***** Document extract
Fresh from a cross-country walkabout, Julie Haberstick has some thoughts to share on roadkill, trusting yourself, and the wrinkle in time that is southern New Mexico.
Nearly thirty and disconnected, Haberstick was staring at an endless loop of traffic and toxic relationships. Heeding a quiet intuition, she left her fiancé, packed her life into her car, and — on October 1st, 2019 — just started driving.
Coyote Gratitude is that adventure, from Los Angeles to the EastCoast to New Orleans, a collection of personal essays, poetry, photography, and more. It’s an exploration of truth, uncertainty, and chance encounters, for anyone on a personal journey.
More context
I told my grandma I couldn’t stop thinking about throwing my life into my car and driving east.
She said, and I quote, “Well I guess you better fuckin’ do it.”
And I did.
I’m Julie Haberstick — a storyteller, filmmaker, and recovering overachiever. Over my trip, I met hilarious/terrible/inspiring folks, processed tough times, and re-learned how to trust myself.
Originally started as a private blog for my closest friends and family to track my whereabouts on the trip, Coyote Gratitude is my nonfiction cross-country coming of age story. The adventure is told through photos, poems, personal essays, and short stories — and also unconventional entries like browser history, voice memos, and meditations.
**********
***** Recorded data
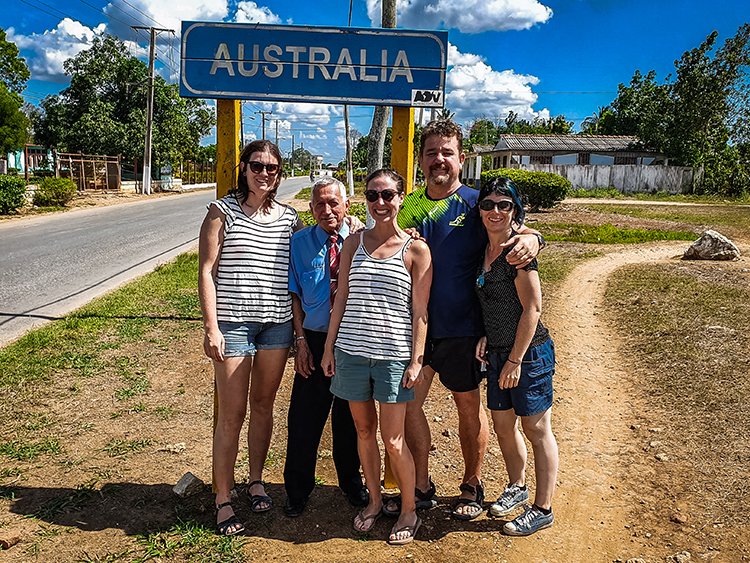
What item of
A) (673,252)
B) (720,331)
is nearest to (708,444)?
(720,331)

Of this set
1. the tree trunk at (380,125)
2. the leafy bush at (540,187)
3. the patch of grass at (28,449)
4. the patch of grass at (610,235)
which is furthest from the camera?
the leafy bush at (540,187)

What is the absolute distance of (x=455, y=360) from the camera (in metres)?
2.90

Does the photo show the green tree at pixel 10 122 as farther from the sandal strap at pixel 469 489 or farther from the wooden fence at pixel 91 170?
the sandal strap at pixel 469 489

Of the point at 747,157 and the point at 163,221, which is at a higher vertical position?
the point at 747,157

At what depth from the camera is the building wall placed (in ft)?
112

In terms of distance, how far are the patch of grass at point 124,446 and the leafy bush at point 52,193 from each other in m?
20.8

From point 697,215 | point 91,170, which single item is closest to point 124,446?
point 697,215

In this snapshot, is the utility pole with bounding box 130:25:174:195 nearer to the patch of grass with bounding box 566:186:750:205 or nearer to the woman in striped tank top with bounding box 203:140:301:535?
the patch of grass with bounding box 566:186:750:205

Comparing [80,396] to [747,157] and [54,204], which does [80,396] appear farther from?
[747,157]

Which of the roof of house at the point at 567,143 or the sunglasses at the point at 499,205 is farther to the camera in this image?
the roof of house at the point at 567,143

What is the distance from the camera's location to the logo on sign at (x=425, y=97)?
320cm

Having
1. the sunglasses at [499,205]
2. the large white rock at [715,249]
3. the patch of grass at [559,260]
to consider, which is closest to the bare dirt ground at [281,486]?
the sunglasses at [499,205]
**********
Your tasks -
1/ Reproduce the Coyote Gratitude text word for word, starting at "Nearly thirty and" and ending after "a personal journey.".
2/ According to the Coyote Gratitude text, on what date did Haberstick start driving?
3/ Resume the Coyote Gratitude text right after its last sentence.

Answer section -
1/
Nearly thirty and disconnected, Haberstick was staring at an endless loop of traffic and toxic relationships. Heeding a quiet intuition, she left her fiancé, packed her life into her car, and — on October 1st, 2019 — just started driving.
Coyote Gratitude is that adventure, from Los Angeles to the EastCoast to New Orleans, a collection of personal essays, poetry, photography, and more. It’s an exploration of truth, uncertainty, and chance encounters, for anyone on a personal journey.

2/ October 1st, 2019

3/
So if you're not much of a reader, that's great: With the longest entry only five pages long, the book is meant for bite-size reading.
From Emily J, who read an early manuscript:
Because you were receiving messages from experiences and people, I was receiving messages from the book. When you are available to the universe, that openness yields serendipity. (But it only happens when you are ready to see things.)
I craved the discoveries you were making. And so I sort of willed myself to discover things about myself, and the journeys I myself am on, as I read.
Every copy of the book also comes with exclusive e-content (a small collection of irreverent poems, pictures, essays, shenanigans) from me, once a quarter. Simply a gift from me to you.
To the folks who are already part of my creative wanderings — who've already seen or read my work, inspired me at open mics, let me stay with them on the trip — to my friends and family (and even the special folks in outer circles): I am deeply grateful for you.
And if you don’t know me, or if you haven’t experienced my work before, I hope we can get to know each other — And that I can pay that gratitude forward, to you.